Member of the Bundestag
- Incumbent
- Assumed office 1 August 2025
- Preceded by: Uwe Foullong
- Constituency: North Rhine-Westphalia

Personal details
- Born: 2002 (age 23–24)
- Party: Die Linke
- Alma mater: Heinrich Heine University Düsseldorf

= Lisa Schubert =

German politician (born 2002)

Lisa "Lizzy" Schubert (born 2002) is a German politician from the Die Linke party. She has been a member of the German Bundestag since 2025.

== Life ==
Schubert has been studying social sciences at Heinrich Heine University Düsseldorf since 2022. There she is a member of the Socialist Democratic Student Association. She is non-binary and lives in the Friedrichstadt district of Düsseldorf.

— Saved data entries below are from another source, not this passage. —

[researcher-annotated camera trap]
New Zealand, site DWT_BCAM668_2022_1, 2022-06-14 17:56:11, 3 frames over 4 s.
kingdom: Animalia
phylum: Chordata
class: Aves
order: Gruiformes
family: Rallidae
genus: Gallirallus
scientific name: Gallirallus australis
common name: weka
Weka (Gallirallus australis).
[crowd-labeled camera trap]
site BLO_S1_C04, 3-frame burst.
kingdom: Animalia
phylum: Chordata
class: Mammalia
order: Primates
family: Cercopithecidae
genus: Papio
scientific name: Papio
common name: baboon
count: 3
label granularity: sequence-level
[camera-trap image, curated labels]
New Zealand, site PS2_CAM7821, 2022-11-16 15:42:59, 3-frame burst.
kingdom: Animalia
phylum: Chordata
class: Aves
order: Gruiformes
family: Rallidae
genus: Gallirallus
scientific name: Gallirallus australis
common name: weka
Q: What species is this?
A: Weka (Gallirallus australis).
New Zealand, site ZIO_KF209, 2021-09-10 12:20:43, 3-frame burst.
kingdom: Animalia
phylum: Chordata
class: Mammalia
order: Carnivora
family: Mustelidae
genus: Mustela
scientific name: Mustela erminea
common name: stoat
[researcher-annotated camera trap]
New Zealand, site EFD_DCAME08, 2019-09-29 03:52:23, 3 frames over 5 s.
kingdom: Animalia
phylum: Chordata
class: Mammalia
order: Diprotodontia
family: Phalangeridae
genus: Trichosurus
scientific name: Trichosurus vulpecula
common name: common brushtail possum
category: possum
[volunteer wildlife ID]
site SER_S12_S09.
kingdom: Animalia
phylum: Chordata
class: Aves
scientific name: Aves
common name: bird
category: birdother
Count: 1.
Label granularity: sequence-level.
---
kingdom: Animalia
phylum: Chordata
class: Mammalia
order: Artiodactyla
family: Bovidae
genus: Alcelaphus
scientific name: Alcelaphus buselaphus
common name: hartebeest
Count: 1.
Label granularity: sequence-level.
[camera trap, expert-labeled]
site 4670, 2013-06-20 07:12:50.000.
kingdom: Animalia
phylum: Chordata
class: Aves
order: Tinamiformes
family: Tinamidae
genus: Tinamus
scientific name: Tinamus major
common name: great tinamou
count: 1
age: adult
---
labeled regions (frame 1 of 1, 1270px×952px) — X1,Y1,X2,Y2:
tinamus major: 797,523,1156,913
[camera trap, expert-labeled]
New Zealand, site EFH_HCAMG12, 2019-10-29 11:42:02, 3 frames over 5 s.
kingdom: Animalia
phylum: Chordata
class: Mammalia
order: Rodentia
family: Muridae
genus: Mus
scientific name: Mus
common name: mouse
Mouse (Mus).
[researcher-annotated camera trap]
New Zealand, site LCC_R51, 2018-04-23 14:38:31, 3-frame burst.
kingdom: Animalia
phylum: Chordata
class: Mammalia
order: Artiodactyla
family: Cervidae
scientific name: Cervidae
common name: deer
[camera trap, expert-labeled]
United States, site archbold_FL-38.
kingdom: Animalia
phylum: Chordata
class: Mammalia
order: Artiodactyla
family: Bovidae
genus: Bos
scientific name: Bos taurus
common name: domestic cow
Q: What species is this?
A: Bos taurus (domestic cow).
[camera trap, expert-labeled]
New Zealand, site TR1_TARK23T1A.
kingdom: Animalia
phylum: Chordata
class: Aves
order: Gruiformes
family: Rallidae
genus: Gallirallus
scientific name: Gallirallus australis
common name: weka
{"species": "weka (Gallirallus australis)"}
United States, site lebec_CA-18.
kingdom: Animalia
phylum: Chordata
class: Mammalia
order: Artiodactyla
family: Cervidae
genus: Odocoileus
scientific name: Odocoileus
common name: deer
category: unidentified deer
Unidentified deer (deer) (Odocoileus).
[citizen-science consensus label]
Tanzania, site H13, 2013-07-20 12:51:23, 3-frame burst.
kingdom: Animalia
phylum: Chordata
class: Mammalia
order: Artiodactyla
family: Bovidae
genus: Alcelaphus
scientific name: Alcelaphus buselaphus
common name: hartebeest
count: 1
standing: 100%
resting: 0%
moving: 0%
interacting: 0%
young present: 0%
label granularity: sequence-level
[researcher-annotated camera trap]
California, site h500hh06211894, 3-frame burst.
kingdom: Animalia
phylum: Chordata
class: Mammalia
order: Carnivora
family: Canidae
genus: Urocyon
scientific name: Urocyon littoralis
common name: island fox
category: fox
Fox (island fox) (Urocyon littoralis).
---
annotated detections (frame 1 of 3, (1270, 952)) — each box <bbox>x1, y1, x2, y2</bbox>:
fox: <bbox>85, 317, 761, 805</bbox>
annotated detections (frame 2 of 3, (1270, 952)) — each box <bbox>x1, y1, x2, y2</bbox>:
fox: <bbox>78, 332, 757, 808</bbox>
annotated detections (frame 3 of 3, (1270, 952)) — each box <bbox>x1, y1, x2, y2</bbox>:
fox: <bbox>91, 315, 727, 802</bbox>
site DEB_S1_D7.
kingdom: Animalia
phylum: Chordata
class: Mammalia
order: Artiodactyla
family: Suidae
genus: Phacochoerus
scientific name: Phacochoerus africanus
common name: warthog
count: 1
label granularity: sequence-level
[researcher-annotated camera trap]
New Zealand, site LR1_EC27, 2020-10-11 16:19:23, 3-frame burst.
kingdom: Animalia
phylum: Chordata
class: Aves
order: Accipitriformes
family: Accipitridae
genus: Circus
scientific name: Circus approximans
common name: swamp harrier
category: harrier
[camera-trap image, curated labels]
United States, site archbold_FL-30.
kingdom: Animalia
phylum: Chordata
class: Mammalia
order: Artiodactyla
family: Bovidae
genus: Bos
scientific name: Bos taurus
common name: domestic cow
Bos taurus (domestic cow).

Schubert has been a member of Die Linke since 2023. In the 2025 German federal election, she ran in the Düsseldorf II constituency and ranked 14th on Die Linke's state list, but initially did not enter parliament. On 1 August 2025, she succeeded Uwe Foullong in the Bundestag. She is the youngest member of parliament in the 21st legislative term and the first openly non-binary member of parliament in the history of the German Bundestag. Schubert is a member of the Finance Committee.

== Political positions ==
Schubert has described Israel's actions in the war in Israel and Gaza since 2023 as genocide. According to her own statement, she represents Queerfeminismus and anti-militarist positions. On 25 September 2025, Schubert, along with Die Linke MPs Vinzenz Glaser, Cansin Köktürk, and Charlotte Neuhäuser, were expelled from a Bundestag session when they held up the Palestinian flag.